Toutefois, un passager aérien ne peut obtenir, à titre d’indemnisation du fait du non-respect par le transporteur aérien de son obligation de prise en charge visée aux articles 5, paragraphe 1, sous b), et 9 du règlement no 261/2004, que le remboursement des sommes qui, au vu des circonstances propres à chaque espèce, s’avéraient nécessaires, appropriées et raisonnables afin de suppléer la défaillance du transporteur aérien dans la prise en charge dudit passager, ce qu’il appartient au juge national d’apprécier.

(cf. points 47-51, 66, disp. 2)

5.        Les mesures réparatrices standardisées et immédiates prévues par le règlement no 261/2004, établissant des règles communes en matière d’indemnisation et d’assistance des passagers en cas de refus d’embarquement et d’annulation ou de retard important d’un vol, ne sont pas au nombre de celles dont la convention de Montréal pour l’unification de certaines règles relatives au transport aérien international fixe les conditions d’exercice. Dès lors, il n’y a pas lieu d’apprécier la validité desdites dispositions au regard du principe d’équilibre équitable des intérêts visé par ladite convention.

(cf. points 52, 53)

6.        Les articles 5, paragraphe 1, sous b), et 9 du règlement no 261/2004, établissant des règles communes en matière d’indemnisation et d’assistance des passagers en cas de refus d’embarquement et d’annulation ou de retard important d’un vol, qui imposent aux transporteurs aériens la prise en charge des passagers dans des circonstances extraordinaires, ne violent pas le principe de non-discrimination.

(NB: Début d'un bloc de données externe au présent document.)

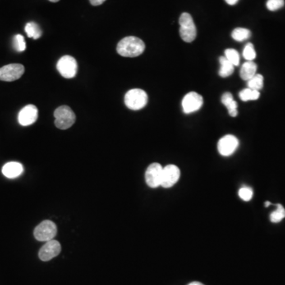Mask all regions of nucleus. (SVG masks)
<instances>
[{"label": "nucleus", "instance_id": "a878e982", "mask_svg": "<svg viewBox=\"0 0 285 285\" xmlns=\"http://www.w3.org/2000/svg\"><path fill=\"white\" fill-rule=\"evenodd\" d=\"M253 195H254L253 190H252L251 188L248 187V186H244V187L241 188L240 191H239V196L243 201H250L253 198Z\"/></svg>", "mask_w": 285, "mask_h": 285}, {"label": "nucleus", "instance_id": "9b49d317", "mask_svg": "<svg viewBox=\"0 0 285 285\" xmlns=\"http://www.w3.org/2000/svg\"><path fill=\"white\" fill-rule=\"evenodd\" d=\"M240 142L233 135H227L221 138L218 143V151L223 156H230L237 150Z\"/></svg>", "mask_w": 285, "mask_h": 285}, {"label": "nucleus", "instance_id": "412c9836", "mask_svg": "<svg viewBox=\"0 0 285 285\" xmlns=\"http://www.w3.org/2000/svg\"><path fill=\"white\" fill-rule=\"evenodd\" d=\"M247 86L248 88L260 91V89H263L264 86V78L260 74H256L254 77L247 81Z\"/></svg>", "mask_w": 285, "mask_h": 285}, {"label": "nucleus", "instance_id": "aec40b11", "mask_svg": "<svg viewBox=\"0 0 285 285\" xmlns=\"http://www.w3.org/2000/svg\"><path fill=\"white\" fill-rule=\"evenodd\" d=\"M251 36V32L245 28H236L231 33V37L236 42H241L249 39Z\"/></svg>", "mask_w": 285, "mask_h": 285}, {"label": "nucleus", "instance_id": "c756f323", "mask_svg": "<svg viewBox=\"0 0 285 285\" xmlns=\"http://www.w3.org/2000/svg\"><path fill=\"white\" fill-rule=\"evenodd\" d=\"M188 285H204L203 284L200 283V282H197V281H194V282H192V283L189 284Z\"/></svg>", "mask_w": 285, "mask_h": 285}, {"label": "nucleus", "instance_id": "bb28decb", "mask_svg": "<svg viewBox=\"0 0 285 285\" xmlns=\"http://www.w3.org/2000/svg\"><path fill=\"white\" fill-rule=\"evenodd\" d=\"M285 6V0H268L266 2L268 11H276Z\"/></svg>", "mask_w": 285, "mask_h": 285}, {"label": "nucleus", "instance_id": "f03ea898", "mask_svg": "<svg viewBox=\"0 0 285 285\" xmlns=\"http://www.w3.org/2000/svg\"><path fill=\"white\" fill-rule=\"evenodd\" d=\"M180 29L179 33L181 39L186 43H191L197 38V27L194 23V19L191 15L188 13L181 14L179 19Z\"/></svg>", "mask_w": 285, "mask_h": 285}, {"label": "nucleus", "instance_id": "f257e3e1", "mask_svg": "<svg viewBox=\"0 0 285 285\" xmlns=\"http://www.w3.org/2000/svg\"><path fill=\"white\" fill-rule=\"evenodd\" d=\"M145 50L144 42L136 37H126L117 44V51L120 56L124 57H136Z\"/></svg>", "mask_w": 285, "mask_h": 285}, {"label": "nucleus", "instance_id": "b1692460", "mask_svg": "<svg viewBox=\"0 0 285 285\" xmlns=\"http://www.w3.org/2000/svg\"><path fill=\"white\" fill-rule=\"evenodd\" d=\"M13 45H14L15 50L18 51V52L25 51V48H26V44H25L24 37L21 34L15 35L14 41H13Z\"/></svg>", "mask_w": 285, "mask_h": 285}, {"label": "nucleus", "instance_id": "4be33fe9", "mask_svg": "<svg viewBox=\"0 0 285 285\" xmlns=\"http://www.w3.org/2000/svg\"><path fill=\"white\" fill-rule=\"evenodd\" d=\"M277 209L270 214V220L272 223H280L285 218V208L281 204H277Z\"/></svg>", "mask_w": 285, "mask_h": 285}, {"label": "nucleus", "instance_id": "20e7f679", "mask_svg": "<svg viewBox=\"0 0 285 285\" xmlns=\"http://www.w3.org/2000/svg\"><path fill=\"white\" fill-rule=\"evenodd\" d=\"M55 125L58 129L65 130L71 128L75 122V112L67 106H62L54 112Z\"/></svg>", "mask_w": 285, "mask_h": 285}, {"label": "nucleus", "instance_id": "4468645a", "mask_svg": "<svg viewBox=\"0 0 285 285\" xmlns=\"http://www.w3.org/2000/svg\"><path fill=\"white\" fill-rule=\"evenodd\" d=\"M24 168L21 163L17 162H7L2 169V175L7 178H15L23 173Z\"/></svg>", "mask_w": 285, "mask_h": 285}, {"label": "nucleus", "instance_id": "a211bd4d", "mask_svg": "<svg viewBox=\"0 0 285 285\" xmlns=\"http://www.w3.org/2000/svg\"><path fill=\"white\" fill-rule=\"evenodd\" d=\"M25 31L29 38L34 40L38 39L42 35V29L40 28L39 25L33 22L25 25Z\"/></svg>", "mask_w": 285, "mask_h": 285}, {"label": "nucleus", "instance_id": "f3484780", "mask_svg": "<svg viewBox=\"0 0 285 285\" xmlns=\"http://www.w3.org/2000/svg\"><path fill=\"white\" fill-rule=\"evenodd\" d=\"M220 68L219 71V75L222 78H227L232 75L235 70V66L230 61H227L225 56L219 57Z\"/></svg>", "mask_w": 285, "mask_h": 285}, {"label": "nucleus", "instance_id": "cd10ccee", "mask_svg": "<svg viewBox=\"0 0 285 285\" xmlns=\"http://www.w3.org/2000/svg\"><path fill=\"white\" fill-rule=\"evenodd\" d=\"M107 0H89V2L93 6H100L103 2H106Z\"/></svg>", "mask_w": 285, "mask_h": 285}, {"label": "nucleus", "instance_id": "ddd939ff", "mask_svg": "<svg viewBox=\"0 0 285 285\" xmlns=\"http://www.w3.org/2000/svg\"><path fill=\"white\" fill-rule=\"evenodd\" d=\"M38 117V108L34 105H28L19 112L18 120L19 124L22 126H29L35 123Z\"/></svg>", "mask_w": 285, "mask_h": 285}, {"label": "nucleus", "instance_id": "2f4dec72", "mask_svg": "<svg viewBox=\"0 0 285 285\" xmlns=\"http://www.w3.org/2000/svg\"><path fill=\"white\" fill-rule=\"evenodd\" d=\"M48 1H50V2H59V1H60V0H48Z\"/></svg>", "mask_w": 285, "mask_h": 285}, {"label": "nucleus", "instance_id": "6ab92c4d", "mask_svg": "<svg viewBox=\"0 0 285 285\" xmlns=\"http://www.w3.org/2000/svg\"><path fill=\"white\" fill-rule=\"evenodd\" d=\"M240 98L243 102L258 100L260 98V92L250 88H246L240 92Z\"/></svg>", "mask_w": 285, "mask_h": 285}, {"label": "nucleus", "instance_id": "7c9ffc66", "mask_svg": "<svg viewBox=\"0 0 285 285\" xmlns=\"http://www.w3.org/2000/svg\"><path fill=\"white\" fill-rule=\"evenodd\" d=\"M270 202L269 201H266L265 202V204H264V206L265 207H268L269 206V205H270Z\"/></svg>", "mask_w": 285, "mask_h": 285}, {"label": "nucleus", "instance_id": "7ed1b4c3", "mask_svg": "<svg viewBox=\"0 0 285 285\" xmlns=\"http://www.w3.org/2000/svg\"><path fill=\"white\" fill-rule=\"evenodd\" d=\"M148 94L144 89H132L125 96V106L132 110H140L148 104Z\"/></svg>", "mask_w": 285, "mask_h": 285}, {"label": "nucleus", "instance_id": "6e6552de", "mask_svg": "<svg viewBox=\"0 0 285 285\" xmlns=\"http://www.w3.org/2000/svg\"><path fill=\"white\" fill-rule=\"evenodd\" d=\"M204 104V99L200 94L197 92H190L183 98L182 100V109L186 114L196 112L201 108Z\"/></svg>", "mask_w": 285, "mask_h": 285}, {"label": "nucleus", "instance_id": "9d476101", "mask_svg": "<svg viewBox=\"0 0 285 285\" xmlns=\"http://www.w3.org/2000/svg\"><path fill=\"white\" fill-rule=\"evenodd\" d=\"M163 167L159 163L154 162L148 167L145 173V181L151 188H157L161 185Z\"/></svg>", "mask_w": 285, "mask_h": 285}, {"label": "nucleus", "instance_id": "423d86ee", "mask_svg": "<svg viewBox=\"0 0 285 285\" xmlns=\"http://www.w3.org/2000/svg\"><path fill=\"white\" fill-rule=\"evenodd\" d=\"M56 68L63 77L72 79L77 74V62L72 56H64L59 60Z\"/></svg>", "mask_w": 285, "mask_h": 285}, {"label": "nucleus", "instance_id": "c85d7f7f", "mask_svg": "<svg viewBox=\"0 0 285 285\" xmlns=\"http://www.w3.org/2000/svg\"><path fill=\"white\" fill-rule=\"evenodd\" d=\"M225 1H226L227 4L231 5V6H233V5L236 4L239 2V0H225Z\"/></svg>", "mask_w": 285, "mask_h": 285}, {"label": "nucleus", "instance_id": "39448f33", "mask_svg": "<svg viewBox=\"0 0 285 285\" xmlns=\"http://www.w3.org/2000/svg\"><path fill=\"white\" fill-rule=\"evenodd\" d=\"M57 233V227L52 221L44 220L36 227L34 235L40 241H48L53 240Z\"/></svg>", "mask_w": 285, "mask_h": 285}, {"label": "nucleus", "instance_id": "5701e85b", "mask_svg": "<svg viewBox=\"0 0 285 285\" xmlns=\"http://www.w3.org/2000/svg\"><path fill=\"white\" fill-rule=\"evenodd\" d=\"M225 57L227 61L234 65V66H239L240 63V53L234 48H227L225 50Z\"/></svg>", "mask_w": 285, "mask_h": 285}, {"label": "nucleus", "instance_id": "1a4fd4ad", "mask_svg": "<svg viewBox=\"0 0 285 285\" xmlns=\"http://www.w3.org/2000/svg\"><path fill=\"white\" fill-rule=\"evenodd\" d=\"M181 172L178 167L175 165H167L162 170V181L161 186L169 189L177 183L180 178Z\"/></svg>", "mask_w": 285, "mask_h": 285}, {"label": "nucleus", "instance_id": "dca6fc26", "mask_svg": "<svg viewBox=\"0 0 285 285\" xmlns=\"http://www.w3.org/2000/svg\"><path fill=\"white\" fill-rule=\"evenodd\" d=\"M221 102L224 105L227 109L229 115L231 117H237L238 115V105L237 102L234 100L233 96L229 92H226L222 96Z\"/></svg>", "mask_w": 285, "mask_h": 285}, {"label": "nucleus", "instance_id": "f8f14e48", "mask_svg": "<svg viewBox=\"0 0 285 285\" xmlns=\"http://www.w3.org/2000/svg\"><path fill=\"white\" fill-rule=\"evenodd\" d=\"M61 251V245L58 241L52 240L46 241L39 251V258L43 262H48L58 256Z\"/></svg>", "mask_w": 285, "mask_h": 285}, {"label": "nucleus", "instance_id": "393cba45", "mask_svg": "<svg viewBox=\"0 0 285 285\" xmlns=\"http://www.w3.org/2000/svg\"><path fill=\"white\" fill-rule=\"evenodd\" d=\"M242 56L247 61H254V59L256 58V52L251 43H247L246 44L242 52Z\"/></svg>", "mask_w": 285, "mask_h": 285}, {"label": "nucleus", "instance_id": "0eeeda50", "mask_svg": "<svg viewBox=\"0 0 285 285\" xmlns=\"http://www.w3.org/2000/svg\"><path fill=\"white\" fill-rule=\"evenodd\" d=\"M25 72V67L20 64H11L0 67V80L13 82L20 79Z\"/></svg>", "mask_w": 285, "mask_h": 285}, {"label": "nucleus", "instance_id": "2eb2a0df", "mask_svg": "<svg viewBox=\"0 0 285 285\" xmlns=\"http://www.w3.org/2000/svg\"><path fill=\"white\" fill-rule=\"evenodd\" d=\"M258 66L254 61H246L240 69V77L244 81H249L257 74Z\"/></svg>", "mask_w": 285, "mask_h": 285}]
</instances>
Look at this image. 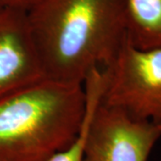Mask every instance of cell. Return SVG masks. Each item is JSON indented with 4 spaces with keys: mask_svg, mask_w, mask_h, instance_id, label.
<instances>
[{
    "mask_svg": "<svg viewBox=\"0 0 161 161\" xmlns=\"http://www.w3.org/2000/svg\"><path fill=\"white\" fill-rule=\"evenodd\" d=\"M128 40L137 48L161 47V0H126Z\"/></svg>",
    "mask_w": 161,
    "mask_h": 161,
    "instance_id": "8992f818",
    "label": "cell"
},
{
    "mask_svg": "<svg viewBox=\"0 0 161 161\" xmlns=\"http://www.w3.org/2000/svg\"><path fill=\"white\" fill-rule=\"evenodd\" d=\"M86 110L83 84L45 78L0 100V161H47L75 141Z\"/></svg>",
    "mask_w": 161,
    "mask_h": 161,
    "instance_id": "7a4b0ae2",
    "label": "cell"
},
{
    "mask_svg": "<svg viewBox=\"0 0 161 161\" xmlns=\"http://www.w3.org/2000/svg\"><path fill=\"white\" fill-rule=\"evenodd\" d=\"M41 0H0V8H11L28 12Z\"/></svg>",
    "mask_w": 161,
    "mask_h": 161,
    "instance_id": "ba28073f",
    "label": "cell"
},
{
    "mask_svg": "<svg viewBox=\"0 0 161 161\" xmlns=\"http://www.w3.org/2000/svg\"><path fill=\"white\" fill-rule=\"evenodd\" d=\"M45 78L27 12L0 8V100Z\"/></svg>",
    "mask_w": 161,
    "mask_h": 161,
    "instance_id": "5b68a950",
    "label": "cell"
},
{
    "mask_svg": "<svg viewBox=\"0 0 161 161\" xmlns=\"http://www.w3.org/2000/svg\"><path fill=\"white\" fill-rule=\"evenodd\" d=\"M105 71L103 103L161 125V47L141 49L127 40Z\"/></svg>",
    "mask_w": 161,
    "mask_h": 161,
    "instance_id": "3957f363",
    "label": "cell"
},
{
    "mask_svg": "<svg viewBox=\"0 0 161 161\" xmlns=\"http://www.w3.org/2000/svg\"><path fill=\"white\" fill-rule=\"evenodd\" d=\"M105 82L106 75L102 70L94 69L88 75L83 83L86 93V110L80 133L69 147L52 156L47 161H82L88 125L96 107L101 100Z\"/></svg>",
    "mask_w": 161,
    "mask_h": 161,
    "instance_id": "52a82bcc",
    "label": "cell"
},
{
    "mask_svg": "<svg viewBox=\"0 0 161 161\" xmlns=\"http://www.w3.org/2000/svg\"><path fill=\"white\" fill-rule=\"evenodd\" d=\"M47 79L83 84L128 40L126 0H41L27 12Z\"/></svg>",
    "mask_w": 161,
    "mask_h": 161,
    "instance_id": "6da1fadb",
    "label": "cell"
},
{
    "mask_svg": "<svg viewBox=\"0 0 161 161\" xmlns=\"http://www.w3.org/2000/svg\"><path fill=\"white\" fill-rule=\"evenodd\" d=\"M160 138V125L100 100L88 125L82 161H148Z\"/></svg>",
    "mask_w": 161,
    "mask_h": 161,
    "instance_id": "277c9868",
    "label": "cell"
}]
</instances>
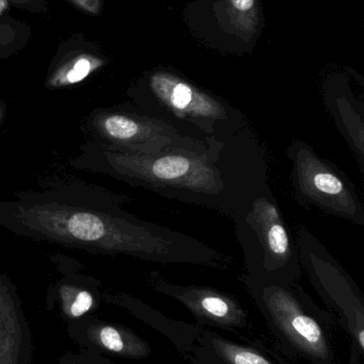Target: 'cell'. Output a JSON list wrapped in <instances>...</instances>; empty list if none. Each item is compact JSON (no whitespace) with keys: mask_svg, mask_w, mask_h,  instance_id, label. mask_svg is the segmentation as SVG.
<instances>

En effet, la situation des entreprises intervenant dans le secteur d’activité des différents modes de transport n’est pas comparable dans la mesure où, compte tenu de leurs modalités de fonctionnement, des conditions de leur accessibilité et de la répartition de leurs réseaux, ces différents modes de transport ne sont pas, quant à leurs conditions d’utilisation, interchangeables. Dans ces circonstances, le législateur de l’Union a pu instaurer des règles prévoyant un niveau de protection du consommateur divergeant selon le secteur de transport concerné.